Tpit, also described as Tbx19, belongs to the Tbox family of transcription factors. Genes encoding T-box factors are present in all vertebrates and several diseases have been associated with mutations of such genes in humans (Vallette-Kasic et al. 2003). In gain-of-function experiments, Tpit induces POMC expression in undifferentiated pituitary cells, indicating that it can initiate differentiation into POMC expressing lineages. Also, Tpit mutations were found in patients with isolated deficiency of pituitary POMC-derived ACTH, in support of an essential role of Tpit for differentiation of the pituitary POMC lineage (Lamolet et al. 2001). Tpit is the only currently known transcription factor selectively expressed in human normal and adenomatous corticotrophs (Vallette-Kasic  2003). Because of this, contribution of this protein to the pathogenesis of corticotropinomas has been studied. In the present study, the allelic variation leading to p.Ser343Gly (AGC > GGC) in exon 7 in heterozygous state was considered a single nucleotide polymorphism, as it was found in 4.7% (n = 2/42) of our cohort and also in 4% (n = 2/50) of the control group. According to it, a previous report did not find mutations in Tpit screening adenomatous tissue of 14 dogs with corticotroph adenomas (Hanson et al. 2008) as well as in 8 human corticotroph macroadenomas (Bucciarelli et al. 2005). We concluded that a gain of function mutation of Tpit gene is not likely to play a major role in the general pathogenesis of canine corticotroph adenomas in our cohort.

References

1.  Feldman EC, Nelson RW. 2004. Canine and feline endocrinology and reproduction. 3rd ed. Philadelphia: W.B. Saunders, 1089 p.

2.  vanWijk PA, Rijnberk A, Croughs RJ, Meij BP, van Leeuwen IS, Sprang EP et al. 1997. Molecular screening for somatic mutations in corticotrophic adenomas of dogs with pituitary-dependent hyperadrenocorticism. Journal of Endocrinology Investigation 20:1-7.

3.  Pulichino AM, Vallette-Kasic S, Tsai JP, Couture C, Gauthier Y, Drouin J. Tpit determines alternate fates during pituitary cell differentiation. 2003. Gene Development, 17:738-47.

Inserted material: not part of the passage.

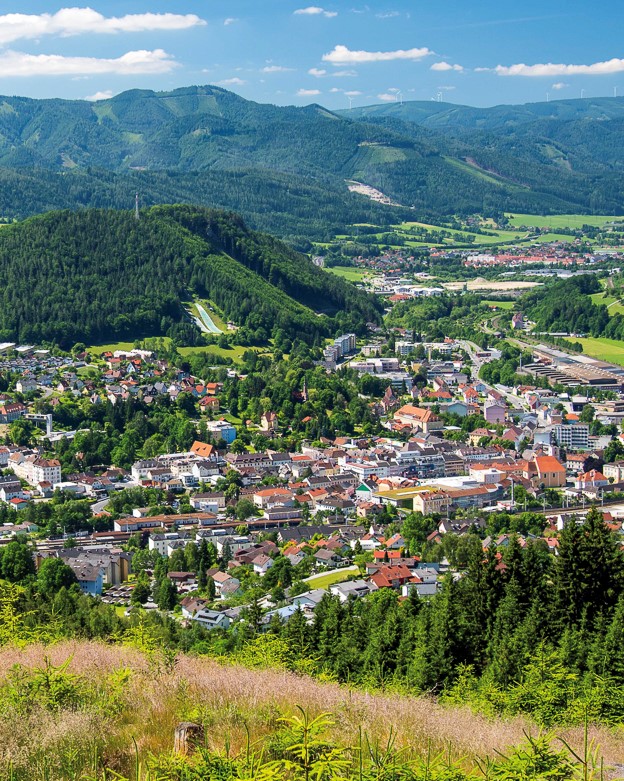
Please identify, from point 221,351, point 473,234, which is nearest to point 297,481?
point 221,351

4.  Lamolet B, Pulichino AM, Lamonerie T, Gauthier Yves, Thierry B, Enjalbert A, Drouin J. 2001. A pituitary cell-restricted T box factor, Tpit, activates POMC transcription in cooperation with Pitx homeoprotein. Cell, 104: 849-59.

5.  Vallette-Kasic S, Figarella-Branger D, Grino M, Pulichino AM, Fufour H, Grisoli F, Enjalbert A, Drouin J, Brue T. 2003. Differential Regulation of proopiomelanocortin and pituitary restricted transcription factor (Tpit), a new marker of normal and adenomatous human corticotrophs. The Journal of Clinical Endocrinology & Metabolism, 88 (7): 3050-56.

6.  Hanson JM, Mol JA, Leegwater PAG., Bilodeau S, Drouin J, Meij BP. 2008. Expression and mutation analysis of Tpit in the canine pituitary gland and corticotroph adenomas. Domestic animal endocrinology, 34:217-22.

7.  Bucciarelli LG, Giraldi FP, Cavagnini, F. 2005. No mutations in Tpit, a corticotroph-specific gene, in human tumoral pituitary ACTH-secreting cells. Journal of Endocrinology Investigation 28: 1015-18.